Hospitals deployed official ‘last resort’ status 1,600 times this year

The most drastic action or “last resort” available to hospitals when dealing with emergency department (ED) overcrowding has already been deployed 1,600 times this year.

Hospitals deployed official ‘last resort’ status 1,600 times this year

The most drastic action or “last resort” available to hospitals when dealing with emergency department (ED) overcrowding has already been deployed 1,600 times this year.

The Full Capacity Protocol (FCP), the final step in hospitals’ escalation plans where additional beds are placed in wards and hallways, rather than packing patients into overcrowded EDs, is being used by some hospitals on an almost daily basis.

University Hospital Limerick deployed the measure on 153 occasions for the first 165 days of 2019. Sinn Féin health spokeswoman Louise O’Reilly, who obtained the figures via parliamentary question, said when the protocol was first mooted by the HSE a number of years ago “they gave categorical assurances that it would be an emergency measure only”.

Ms O’Reilly, who was national nursing officer for Siptu at the time, and was “in the room” when the measure was being discussed, said the unions were vehemently opposed to it.

“They [the HSE] said they didn’t envisage it being used much,” Ms O’Reilly said. “But if we have hospitals that are using it almost permanently, it’s on the basis that they are in a constant state of crisis.

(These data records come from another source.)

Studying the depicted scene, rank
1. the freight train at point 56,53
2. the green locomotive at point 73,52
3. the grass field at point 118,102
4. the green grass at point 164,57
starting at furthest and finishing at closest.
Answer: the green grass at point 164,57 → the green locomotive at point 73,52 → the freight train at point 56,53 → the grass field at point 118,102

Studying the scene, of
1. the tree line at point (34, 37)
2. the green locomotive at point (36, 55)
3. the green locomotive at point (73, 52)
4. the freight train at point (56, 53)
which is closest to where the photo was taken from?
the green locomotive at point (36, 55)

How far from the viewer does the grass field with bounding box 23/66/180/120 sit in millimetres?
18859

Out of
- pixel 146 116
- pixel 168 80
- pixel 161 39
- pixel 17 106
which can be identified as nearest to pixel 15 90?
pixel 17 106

The HSE needs to look at additional measures because hospitals can’t operate in crisis mode all of the time.

By June 14 this year, University Hospital Waterford had deployed the FCP 151 times, Cork University Hospital used it 137 times, and University Hospital Galway used it 135 times. Dave Hughes, deputy general secretary of the Irish Nurses and Midwives Organisation, who previously said that the sanction to use the protocol “was likely to be abused”, said last night that his predictions had come true.

“I think all that I predicted has happened,” he said. “Nurses know that it’s not the right thing to do, and that when you let hospitals do it at all, it becomes a habit.”

He said UHL, CUH, and UHG were evidence of that, while hospitals such as the Mater and St James’s in Dublin rarely, if ever, used it. He said the FPC led to wards being overcrowded, in addition to the emergency department, while adding to nurses workloads, making caring for patients more difficult.

The directive which allows for placing extra beds on wards as a “last resort “ was signed in November 2015 by then health minister Leo Varadkar. Mr Hughes said it had “become a way of taking in more patients, which creates a risk”.

He said the alternative was “timing” as envisaged in the National Escalation Framework; that hospitals should work through a series of steps in a timely manner, such as additional consultant ward rounds to discharge patients, and warnings to the public to avoid EDs, rather than going straight to FCP.

“It’s not a panacea, but it would reduce the amount of times hospitals use the FCP.”

Asked if it was concerned that a “last resort” measure was being used on a daily basis to deal with ED overcrowding, the HSE said the continuing growth in demand for urgent and emergency care “continues to impact our acute hospitals capacity to timely access, hence the need to implement the national escalation process to deploy more capacity at times when the pressure on hospitals is most acute”.

The HSE said demand for urgent and emergency care “continues to grow year-on-year with the first five months of 2019 showing a 4.2% increase in ED attendances compared to the same period last year”.

The HSE also confirmed that its ED task force met only once this year — in January — “to formally close-out the implementation of the ED Task Force 2015 Report”.

“A revised future structure of the ED Task Force is now under consideration,” the HSE said.

Separately, the INMO said new figures show nurses are the victims in nearly nine in 10 assaults in HSE hospitals. Of 279 assaults in public hospitals this year, 249 were against nurses. The union blamed the problems on “understaffing, overcrowding and under-capacity... creating a ‘pressure cooker’ environment”.